Please copy out the items below line for line, keeping every word, number and mark unchanged.

# TASK MATERIAL start

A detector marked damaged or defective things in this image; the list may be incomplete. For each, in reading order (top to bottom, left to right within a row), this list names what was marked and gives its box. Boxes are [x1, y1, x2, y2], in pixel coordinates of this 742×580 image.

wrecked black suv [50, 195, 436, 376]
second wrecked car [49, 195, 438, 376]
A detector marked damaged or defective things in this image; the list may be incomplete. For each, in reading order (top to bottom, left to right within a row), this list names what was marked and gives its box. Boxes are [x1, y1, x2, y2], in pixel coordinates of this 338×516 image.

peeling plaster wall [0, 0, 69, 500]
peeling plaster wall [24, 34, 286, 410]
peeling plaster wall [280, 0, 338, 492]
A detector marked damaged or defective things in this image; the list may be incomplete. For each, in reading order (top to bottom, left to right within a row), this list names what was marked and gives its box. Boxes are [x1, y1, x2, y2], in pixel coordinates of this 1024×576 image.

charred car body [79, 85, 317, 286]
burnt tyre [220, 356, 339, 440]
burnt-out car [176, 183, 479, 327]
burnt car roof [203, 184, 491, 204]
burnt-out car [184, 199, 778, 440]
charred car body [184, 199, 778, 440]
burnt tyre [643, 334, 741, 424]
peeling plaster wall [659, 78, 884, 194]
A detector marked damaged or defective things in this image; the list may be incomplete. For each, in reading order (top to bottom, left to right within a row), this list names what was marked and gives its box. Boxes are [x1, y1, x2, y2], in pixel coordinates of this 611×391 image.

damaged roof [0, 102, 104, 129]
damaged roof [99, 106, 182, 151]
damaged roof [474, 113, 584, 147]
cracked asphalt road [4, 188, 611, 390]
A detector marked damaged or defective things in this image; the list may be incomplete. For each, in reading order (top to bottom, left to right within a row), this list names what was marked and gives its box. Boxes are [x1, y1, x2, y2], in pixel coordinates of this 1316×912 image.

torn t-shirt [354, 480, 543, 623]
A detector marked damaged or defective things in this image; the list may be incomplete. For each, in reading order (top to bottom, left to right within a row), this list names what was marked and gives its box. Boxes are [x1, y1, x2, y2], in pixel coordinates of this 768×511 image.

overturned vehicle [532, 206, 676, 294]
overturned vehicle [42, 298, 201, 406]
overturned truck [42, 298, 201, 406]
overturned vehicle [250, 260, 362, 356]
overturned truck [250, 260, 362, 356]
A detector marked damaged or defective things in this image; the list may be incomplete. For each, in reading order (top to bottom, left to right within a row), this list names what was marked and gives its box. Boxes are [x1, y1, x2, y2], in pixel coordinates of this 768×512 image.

# TASK MATERIAL end

◆ **EXPECTED ANSWER**:
A detector marked damaged or defective things in this image; the list may be incomplete. For each, in reading order (top to bottom, left to right within a row), this list names what was marked and gives its box. Boxes are [x1, y1, x2, y2], in pixel coordinates of this 742×580 image.

wrecked black suv [50, 195, 436, 376]
second wrecked car [49, 195, 438, 376]
A detector marked damaged or defective things in this image; the list may be incomplete. For each, in reading order (top to bottom, left to right within a row), this list names what was marked and gives its box. Boxes are [x1, y1, x2, y2], in pixel coordinates of this 338×516 image.

peeling plaster wall [0, 0, 69, 500]
peeling plaster wall [24, 34, 286, 410]
peeling plaster wall [280, 0, 338, 492]
A detector marked damaged or defective things in this image; the list may be incomplete. For each, in reading order (top to bottom, left to right within a row), this list names what was marked and gives its box. Boxes are [x1, y1, x2, y2], in pixel coordinates of this 1024×576 image.

charred car body [79, 85, 317, 286]
burnt tyre [220, 356, 339, 440]
burnt-out car [176, 183, 479, 327]
burnt car roof [203, 184, 491, 204]
burnt-out car [184, 199, 778, 440]
charred car body [184, 199, 778, 440]
burnt tyre [643, 334, 741, 424]
peeling plaster wall [659, 78, 884, 194]
A detector marked damaged or defective things in this image; the list may be incomplete. For each, in reading order (top to bottom, left to right within a row), this list names what was marked and gives its box. Boxes are [x1, y1, x2, y2], in pixel coordinates of this 611×391 image.

damaged roof [0, 102, 104, 129]
damaged roof [99, 106, 182, 151]
damaged roof [474, 113, 584, 147]
cracked asphalt road [4, 188, 611, 390]
A detector marked damaged or defective things in this image; the list may be incomplete. For each, in reading order (top to bottom, left to right within a row), this list names what was marked and gives its box. Boxes are [x1, y1, x2, y2], in pixel coordinates of this 1316×912 image.

torn t-shirt [354, 480, 543, 623]
A detector marked damaged or defective things in this image; the list may be incomplete. For each, in reading order (top to bottom, left to right within a row), this list names what was marked and gives its box. Boxes are [x1, y1, x2, y2], in pixel coordinates of this 768×511 image.

overturned vehicle [532, 206, 676, 294]
overturned vehicle [42, 298, 201, 406]
overturned truck [42, 298, 201, 406]
overturned vehicle [250, 260, 362, 356]
overturned truck [250, 260, 362, 356]
A detector marked damaged or defective things in this image; the list may be incomplete. For each, in reading order (top to bottom, left to right within a row), this list names what was marked and gives its box. Boxes are [x1, y1, x2, y2], in pixel coordinates of this 768×512 image.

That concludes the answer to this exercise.